In den etwa 280 Millionen Jahre alten Ablagerungen aus der Rotliegend-Zeit im Zeitalter des Perm, die zwischen Nackenheim und Nierstein an der Oberfläche zutage treten, sind außergewöhnliche Funde gemacht worden. 1926 entdeckte der damalige Schüler Ernst Staiger in einem ehemaligen Steinbruch an der "Rehbacher Steig" die versteinerten Spuren einer urzeitlichen Echse. Daraufhin eingeleitete Untersuchungen und Grabungen durch das Naturhistorische Museum Mainz brachten weitere versteinerte Spuren ans Tageslicht. Zu der Ausbeute der Mainzer Wissenschaftler gehörten aber nicht nur Saurierspuren, wie man sie aus gleichaltrigen Ablagerungen von anderen Fundstellen bereits kannte, sondern auch die filigranen Fährten von Insekten.

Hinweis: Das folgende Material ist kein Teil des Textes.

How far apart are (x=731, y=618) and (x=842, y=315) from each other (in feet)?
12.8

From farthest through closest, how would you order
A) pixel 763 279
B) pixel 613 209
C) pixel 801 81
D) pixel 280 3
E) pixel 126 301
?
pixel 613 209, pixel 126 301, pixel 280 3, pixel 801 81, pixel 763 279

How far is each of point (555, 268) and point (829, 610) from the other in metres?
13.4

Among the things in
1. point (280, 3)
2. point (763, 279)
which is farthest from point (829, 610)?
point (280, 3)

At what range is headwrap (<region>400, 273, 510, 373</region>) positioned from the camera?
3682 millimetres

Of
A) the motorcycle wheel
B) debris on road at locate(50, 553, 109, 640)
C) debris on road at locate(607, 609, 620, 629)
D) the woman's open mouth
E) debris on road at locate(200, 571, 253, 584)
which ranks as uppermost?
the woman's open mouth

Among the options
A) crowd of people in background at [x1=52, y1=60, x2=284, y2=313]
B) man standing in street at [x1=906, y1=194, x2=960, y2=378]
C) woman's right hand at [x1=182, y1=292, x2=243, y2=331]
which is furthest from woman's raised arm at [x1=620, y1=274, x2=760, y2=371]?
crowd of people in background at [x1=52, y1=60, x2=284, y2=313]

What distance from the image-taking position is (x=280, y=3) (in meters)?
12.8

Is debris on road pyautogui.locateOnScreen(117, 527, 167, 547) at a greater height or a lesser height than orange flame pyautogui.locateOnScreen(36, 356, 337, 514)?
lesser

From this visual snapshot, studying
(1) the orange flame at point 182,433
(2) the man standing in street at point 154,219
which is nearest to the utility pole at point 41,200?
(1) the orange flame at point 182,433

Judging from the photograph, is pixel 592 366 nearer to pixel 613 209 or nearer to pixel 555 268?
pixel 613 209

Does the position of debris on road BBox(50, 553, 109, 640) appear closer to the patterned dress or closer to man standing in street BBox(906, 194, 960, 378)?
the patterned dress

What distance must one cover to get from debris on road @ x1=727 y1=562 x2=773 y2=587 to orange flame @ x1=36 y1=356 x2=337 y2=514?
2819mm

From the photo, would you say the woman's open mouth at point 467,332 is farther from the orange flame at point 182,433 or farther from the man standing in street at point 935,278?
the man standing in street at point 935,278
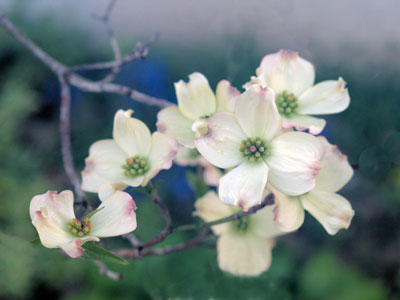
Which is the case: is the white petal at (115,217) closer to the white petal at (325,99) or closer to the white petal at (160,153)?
the white petal at (160,153)

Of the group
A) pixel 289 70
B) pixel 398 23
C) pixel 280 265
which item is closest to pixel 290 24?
pixel 398 23

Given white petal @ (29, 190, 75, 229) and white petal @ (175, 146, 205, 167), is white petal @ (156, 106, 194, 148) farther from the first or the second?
white petal @ (29, 190, 75, 229)

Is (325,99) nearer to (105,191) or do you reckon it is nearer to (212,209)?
(212,209)

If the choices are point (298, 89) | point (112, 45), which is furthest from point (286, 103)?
Result: point (112, 45)

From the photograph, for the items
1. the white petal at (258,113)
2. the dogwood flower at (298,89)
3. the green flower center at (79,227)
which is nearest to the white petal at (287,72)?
the dogwood flower at (298,89)

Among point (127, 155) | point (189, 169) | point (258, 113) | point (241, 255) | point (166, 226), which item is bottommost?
point (189, 169)
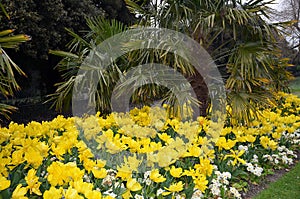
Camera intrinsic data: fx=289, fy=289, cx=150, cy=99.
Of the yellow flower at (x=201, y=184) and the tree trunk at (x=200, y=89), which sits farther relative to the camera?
the tree trunk at (x=200, y=89)

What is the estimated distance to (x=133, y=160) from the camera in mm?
1893

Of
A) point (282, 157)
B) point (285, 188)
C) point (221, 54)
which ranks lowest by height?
point (285, 188)

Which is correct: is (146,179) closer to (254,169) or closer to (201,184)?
(201,184)

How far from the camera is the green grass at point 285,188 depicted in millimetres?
2844

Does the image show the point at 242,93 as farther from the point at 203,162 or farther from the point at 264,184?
the point at 203,162

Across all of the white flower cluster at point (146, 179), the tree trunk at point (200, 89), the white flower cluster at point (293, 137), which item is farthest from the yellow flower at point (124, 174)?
the white flower cluster at point (293, 137)

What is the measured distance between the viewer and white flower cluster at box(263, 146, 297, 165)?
3.31m

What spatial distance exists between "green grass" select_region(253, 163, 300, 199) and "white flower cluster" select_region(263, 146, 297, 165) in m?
0.15

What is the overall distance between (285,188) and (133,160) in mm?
1984

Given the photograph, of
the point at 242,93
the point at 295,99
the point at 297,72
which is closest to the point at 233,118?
the point at 242,93

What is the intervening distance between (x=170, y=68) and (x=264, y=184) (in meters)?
1.85

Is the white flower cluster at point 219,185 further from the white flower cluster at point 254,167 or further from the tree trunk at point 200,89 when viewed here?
the tree trunk at point 200,89

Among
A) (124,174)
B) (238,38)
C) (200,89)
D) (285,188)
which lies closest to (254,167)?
(285,188)

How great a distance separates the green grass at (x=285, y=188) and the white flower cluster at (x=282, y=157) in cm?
15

Insektenfährten waren bis dahin nur aus jüngeren Gesteinsschichten bekannt. Zu Ehren einiger Niersteiner Bürger, die diese Forschungsarbeiten der Mainzer Wissenschaftler unterstützten, wurden einige erstmals entdeckte Spurenarten nach ihnen benannt. Mit den lateinischen Namen für die Spuren, Ichnium försteri, Ichnium staigeri und Ichnium strubi, sind die Förderer in der Wissenschaft verewigt worden. In den siebziger Jahren konnten während der Flurbereinigungsarbeiten in den Weinbergen von dem Niersteiner Fossiliensammler Arnulf Stapf einige sehr schöne "Niersteiner Fährtenplatten" geborgen werden, die später von Wissenschaftlern der Universität Mainz und der Universität Halle untersucht wurden. Die eindrucksvollsten "Niersteiner Fährtenplatten" werden im Paläontologischen Museum Nierstein gezeigt.

 

Niersteiner Fährtenplatten

Insektenfährten (Lithographus niersteinensis)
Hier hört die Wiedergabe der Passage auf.